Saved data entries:
::::::::::
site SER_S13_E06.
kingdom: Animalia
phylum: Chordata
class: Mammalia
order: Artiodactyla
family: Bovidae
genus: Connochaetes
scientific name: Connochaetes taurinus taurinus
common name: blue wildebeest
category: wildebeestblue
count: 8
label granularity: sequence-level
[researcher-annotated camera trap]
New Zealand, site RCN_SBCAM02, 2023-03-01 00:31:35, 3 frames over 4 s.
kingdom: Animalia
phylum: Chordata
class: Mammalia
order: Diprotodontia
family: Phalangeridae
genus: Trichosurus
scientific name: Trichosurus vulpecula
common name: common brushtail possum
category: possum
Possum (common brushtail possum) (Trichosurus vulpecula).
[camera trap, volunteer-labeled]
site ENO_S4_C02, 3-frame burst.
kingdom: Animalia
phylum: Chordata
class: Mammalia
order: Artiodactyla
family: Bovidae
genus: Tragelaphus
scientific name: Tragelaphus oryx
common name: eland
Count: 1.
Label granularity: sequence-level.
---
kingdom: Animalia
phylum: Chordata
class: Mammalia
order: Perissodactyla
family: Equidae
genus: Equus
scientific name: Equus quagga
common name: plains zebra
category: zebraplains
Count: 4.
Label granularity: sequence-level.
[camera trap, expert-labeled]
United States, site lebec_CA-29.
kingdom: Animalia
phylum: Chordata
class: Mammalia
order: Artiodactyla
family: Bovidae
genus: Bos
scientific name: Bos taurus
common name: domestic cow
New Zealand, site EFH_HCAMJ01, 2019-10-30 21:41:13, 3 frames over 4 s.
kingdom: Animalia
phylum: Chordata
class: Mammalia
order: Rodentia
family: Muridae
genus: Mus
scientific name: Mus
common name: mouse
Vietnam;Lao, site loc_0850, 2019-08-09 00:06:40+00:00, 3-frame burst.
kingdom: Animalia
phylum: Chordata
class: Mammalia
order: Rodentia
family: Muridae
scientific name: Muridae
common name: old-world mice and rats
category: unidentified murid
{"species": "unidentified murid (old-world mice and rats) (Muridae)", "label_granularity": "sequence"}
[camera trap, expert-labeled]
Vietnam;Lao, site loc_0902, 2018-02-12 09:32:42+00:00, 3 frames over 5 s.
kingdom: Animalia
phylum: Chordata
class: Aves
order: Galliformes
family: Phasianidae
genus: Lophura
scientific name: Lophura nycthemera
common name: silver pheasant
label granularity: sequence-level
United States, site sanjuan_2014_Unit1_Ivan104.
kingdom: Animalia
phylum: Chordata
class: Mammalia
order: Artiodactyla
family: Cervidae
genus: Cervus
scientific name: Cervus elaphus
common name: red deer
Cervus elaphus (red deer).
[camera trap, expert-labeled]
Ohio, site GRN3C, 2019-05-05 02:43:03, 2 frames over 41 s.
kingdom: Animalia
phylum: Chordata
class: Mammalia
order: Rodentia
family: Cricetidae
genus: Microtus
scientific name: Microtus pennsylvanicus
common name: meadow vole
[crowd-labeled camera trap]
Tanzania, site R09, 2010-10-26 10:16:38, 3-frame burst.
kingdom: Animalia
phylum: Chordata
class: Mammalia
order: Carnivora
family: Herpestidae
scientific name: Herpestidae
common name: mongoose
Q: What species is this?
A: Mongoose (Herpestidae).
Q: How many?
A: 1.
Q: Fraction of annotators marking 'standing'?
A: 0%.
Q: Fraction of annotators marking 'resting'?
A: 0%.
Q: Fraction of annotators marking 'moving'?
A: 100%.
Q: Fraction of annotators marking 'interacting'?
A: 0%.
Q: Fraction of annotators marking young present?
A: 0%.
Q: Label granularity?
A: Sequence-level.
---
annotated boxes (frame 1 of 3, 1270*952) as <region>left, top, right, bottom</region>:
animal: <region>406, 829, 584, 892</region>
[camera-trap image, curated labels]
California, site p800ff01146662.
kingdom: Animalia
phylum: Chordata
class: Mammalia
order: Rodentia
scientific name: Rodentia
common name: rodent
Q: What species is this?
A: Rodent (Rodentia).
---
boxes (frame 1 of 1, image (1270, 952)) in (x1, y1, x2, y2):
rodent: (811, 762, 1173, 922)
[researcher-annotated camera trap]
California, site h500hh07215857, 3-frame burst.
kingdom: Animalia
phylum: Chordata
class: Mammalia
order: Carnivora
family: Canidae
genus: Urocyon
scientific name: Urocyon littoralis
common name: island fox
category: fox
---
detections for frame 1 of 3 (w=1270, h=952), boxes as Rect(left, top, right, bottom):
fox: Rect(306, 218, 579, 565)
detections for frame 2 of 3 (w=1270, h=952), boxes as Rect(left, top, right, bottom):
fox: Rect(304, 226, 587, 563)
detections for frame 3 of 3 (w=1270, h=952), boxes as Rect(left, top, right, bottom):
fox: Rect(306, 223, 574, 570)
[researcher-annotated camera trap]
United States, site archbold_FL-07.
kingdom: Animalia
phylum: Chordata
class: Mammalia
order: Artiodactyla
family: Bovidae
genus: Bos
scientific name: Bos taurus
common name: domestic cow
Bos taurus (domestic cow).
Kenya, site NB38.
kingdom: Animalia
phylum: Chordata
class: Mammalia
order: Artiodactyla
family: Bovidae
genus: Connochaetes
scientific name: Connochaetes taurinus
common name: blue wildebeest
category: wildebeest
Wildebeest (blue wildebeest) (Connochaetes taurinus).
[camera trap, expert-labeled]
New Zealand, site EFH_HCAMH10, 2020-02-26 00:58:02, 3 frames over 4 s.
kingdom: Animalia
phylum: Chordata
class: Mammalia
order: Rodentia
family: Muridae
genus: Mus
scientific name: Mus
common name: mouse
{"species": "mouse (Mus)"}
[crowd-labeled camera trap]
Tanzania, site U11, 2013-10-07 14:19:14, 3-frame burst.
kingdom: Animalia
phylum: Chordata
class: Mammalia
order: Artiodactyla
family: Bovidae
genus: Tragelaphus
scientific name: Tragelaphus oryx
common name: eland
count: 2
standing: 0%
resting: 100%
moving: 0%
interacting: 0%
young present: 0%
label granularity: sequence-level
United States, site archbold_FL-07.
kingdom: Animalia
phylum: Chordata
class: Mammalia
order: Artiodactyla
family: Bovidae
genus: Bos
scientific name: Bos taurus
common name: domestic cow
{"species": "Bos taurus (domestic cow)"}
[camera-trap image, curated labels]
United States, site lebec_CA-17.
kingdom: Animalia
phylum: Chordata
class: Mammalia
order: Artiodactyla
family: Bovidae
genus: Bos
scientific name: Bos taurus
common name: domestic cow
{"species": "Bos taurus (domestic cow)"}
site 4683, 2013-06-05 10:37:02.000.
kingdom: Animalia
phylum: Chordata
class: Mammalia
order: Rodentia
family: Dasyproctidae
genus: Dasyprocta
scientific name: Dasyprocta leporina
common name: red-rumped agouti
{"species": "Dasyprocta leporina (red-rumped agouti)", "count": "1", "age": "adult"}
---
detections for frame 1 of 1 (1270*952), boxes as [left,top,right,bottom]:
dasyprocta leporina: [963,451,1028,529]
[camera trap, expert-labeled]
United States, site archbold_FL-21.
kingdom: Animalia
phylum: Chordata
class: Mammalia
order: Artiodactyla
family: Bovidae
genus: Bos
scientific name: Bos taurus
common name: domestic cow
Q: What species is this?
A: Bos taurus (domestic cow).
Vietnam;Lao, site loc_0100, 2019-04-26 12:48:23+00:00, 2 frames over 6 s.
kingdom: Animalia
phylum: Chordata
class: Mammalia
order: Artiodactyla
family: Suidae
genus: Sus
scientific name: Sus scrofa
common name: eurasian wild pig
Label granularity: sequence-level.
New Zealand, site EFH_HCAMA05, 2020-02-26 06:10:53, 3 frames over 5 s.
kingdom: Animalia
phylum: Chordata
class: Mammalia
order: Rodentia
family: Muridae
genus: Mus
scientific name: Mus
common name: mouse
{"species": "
::::::::::
Problem requirements: Exactly as written, copy the lines from the one containing "scientific name: Sus scrofa" to the end of the entries, both ends included.

Exercise result:
scientific name: Sus scrofa
common name: eurasian wild pig
Label granularity: sequence-level.
New Zealand, site EFH_HCAMA05, 2020-02-26 06:10:53, 3 frames over 5 s.
kingdom: Animalia
phylum: Chordata
class: Mammalia
order: Rodentia
family: Muridae
genus: Mus
scientific name: Mus
common name: mouse
{"species": "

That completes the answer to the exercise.